- Your instructions -
Your copy should contain exactly the lines from the start of the material through the line containing "Fast personal service - Elektryk Otmuchów", and no pictures.

══════════

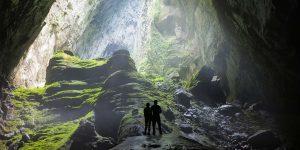 Národní park Phong Nha-Ke Bang ve Vietnamu 2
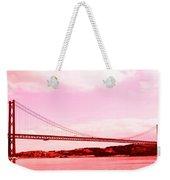 25 De Abril Bridge In Crimson Weekender Tote Bag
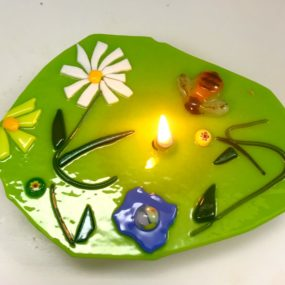 Fused Glass Oil Lamp, Liana Martin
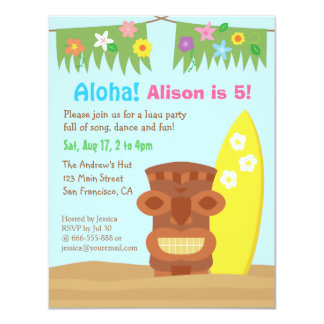 Hawaii Tiki Luau Beach Theme Birthday Party 11 Cm X 14 Cm Invitation Card
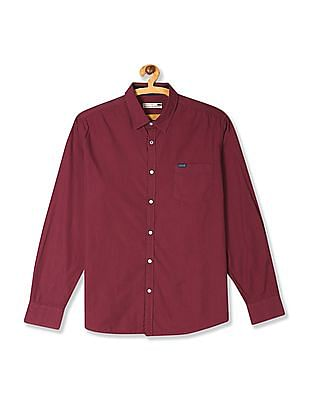 Flying Machine Red Patterned Weave Cotton Shirt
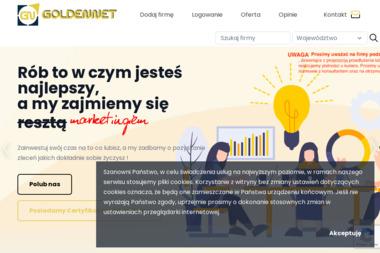 Fast personal service - Elektryk Otmuchów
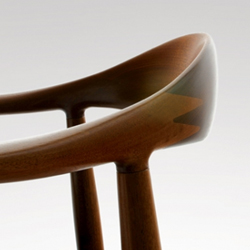 Round-Chair- join detail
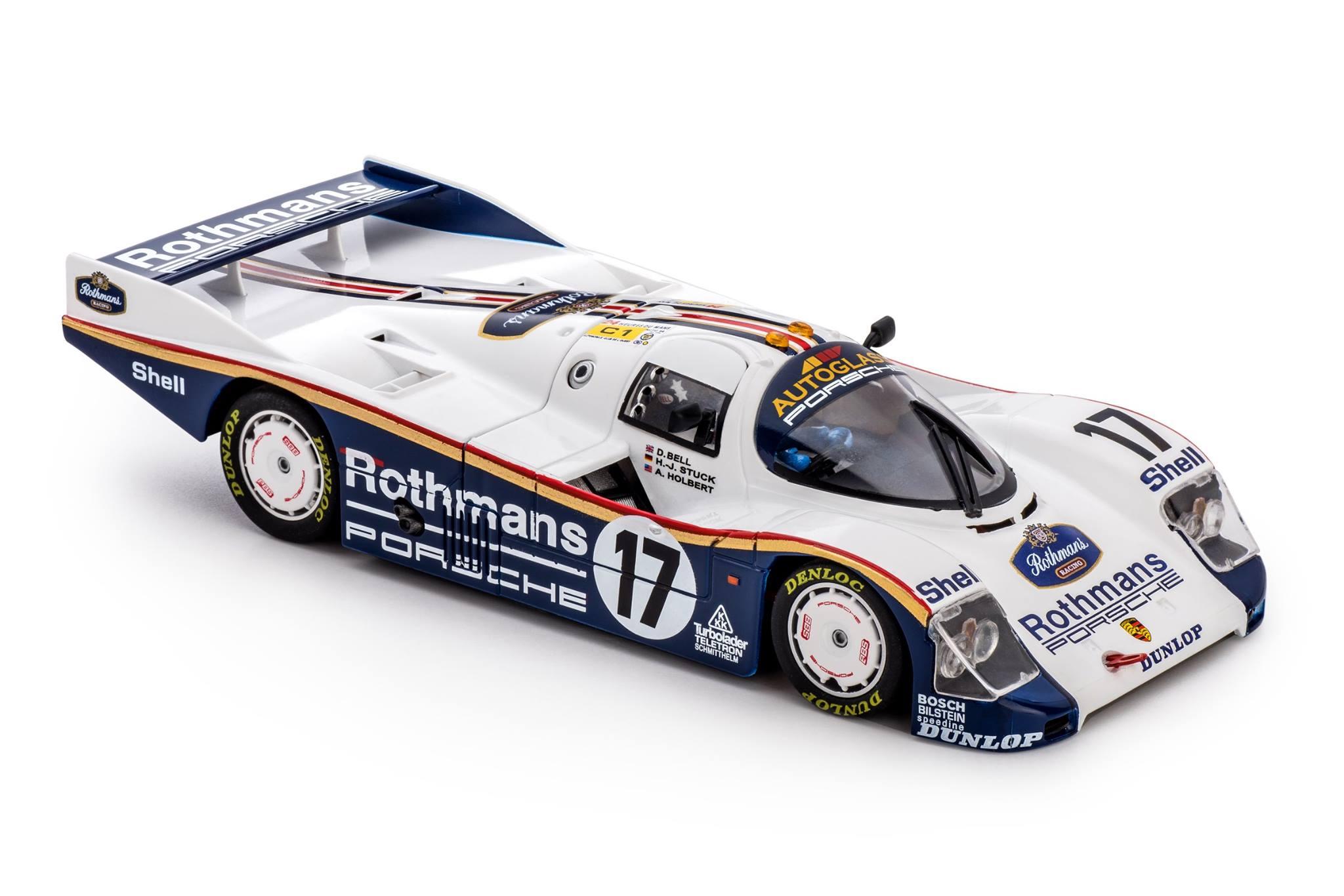 Porsche 962C LM Vainqueur - SI-CW20 Slot.it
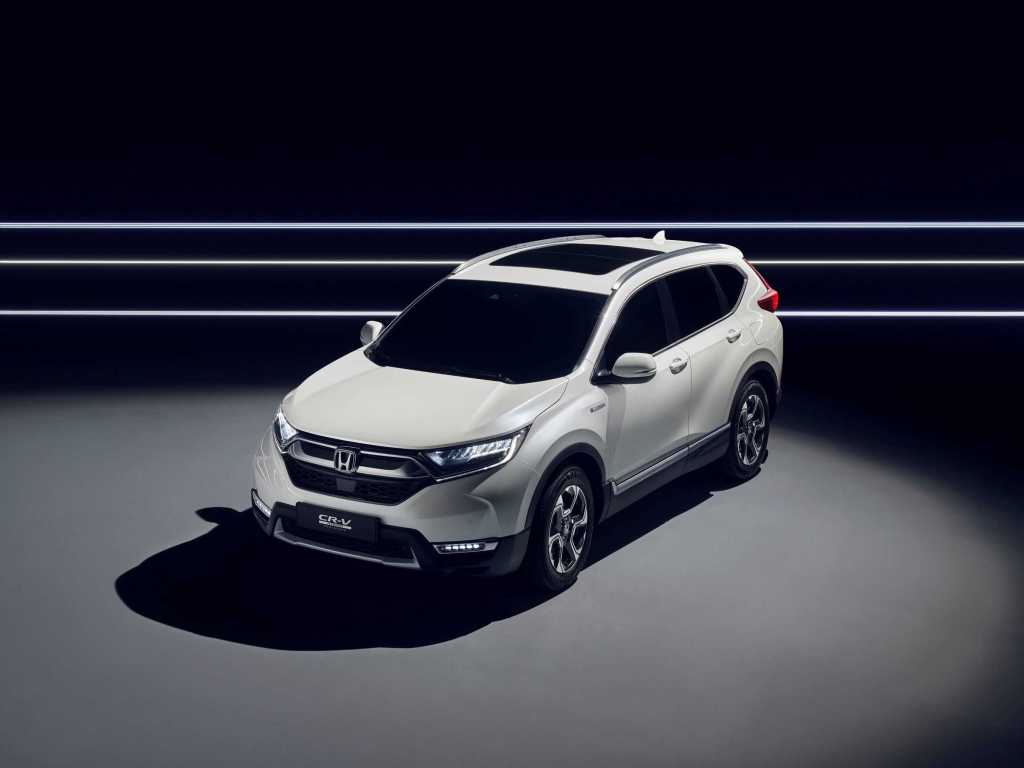 IAA 2017: Honda präsentiert CR-V Hybrid Prototyp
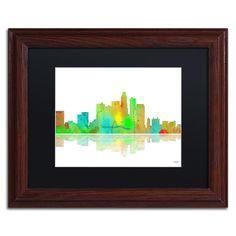 Los Angeles California Skyline II by Marlene Watson Framed Graphic Art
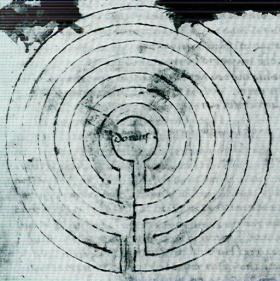 Figure 3. Walahfrid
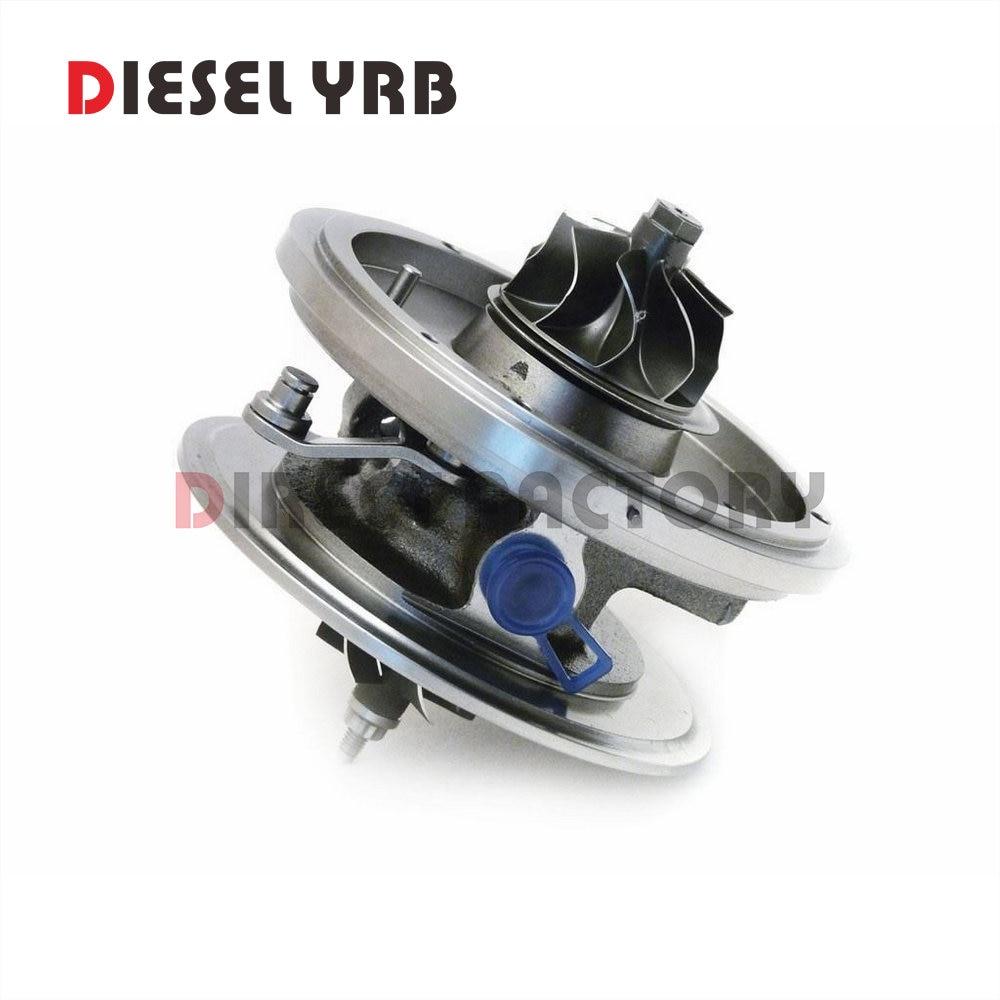 Turbocharger Turbo cartridge GTB1749VK 786880 chra for Ford Transit 2 2TDCi 114Kw 155HP Duratorq Euro 5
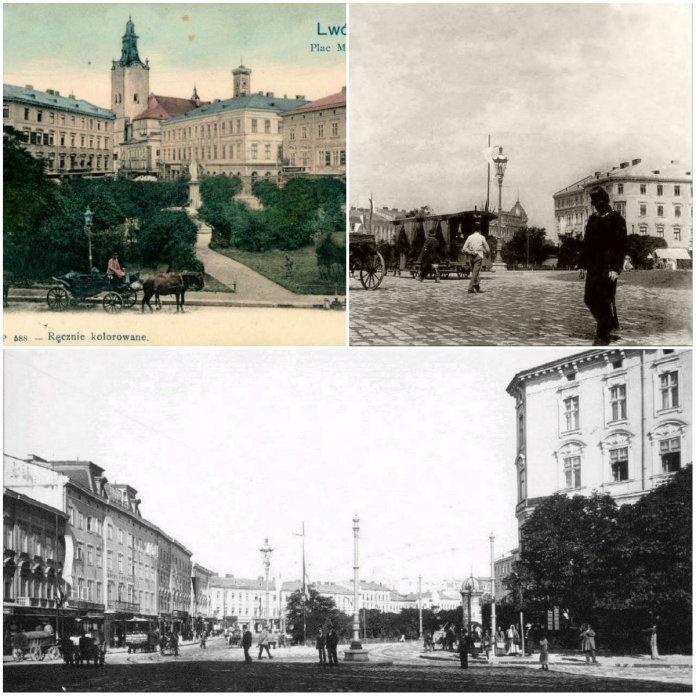 Дарунок Северини Бадені. 6 ранніх зображень Марійської площі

══════════

- Answer area -
 Národní park Phong Nha-Ke Bang ve Vietnamu 2
 25 De Abril Bridge In Crimson Weekender Tote Bag
 Fused Glass Oil Lamp, Liana Martin
 Hawaii Tiki Luau Beach Theme Birthday Party 11 Cm X 14 Cm Invitation Card
 Flying Machine Red Patterned Weave Cotton Shirt
 Fast personal service - Elektryk Otmuchów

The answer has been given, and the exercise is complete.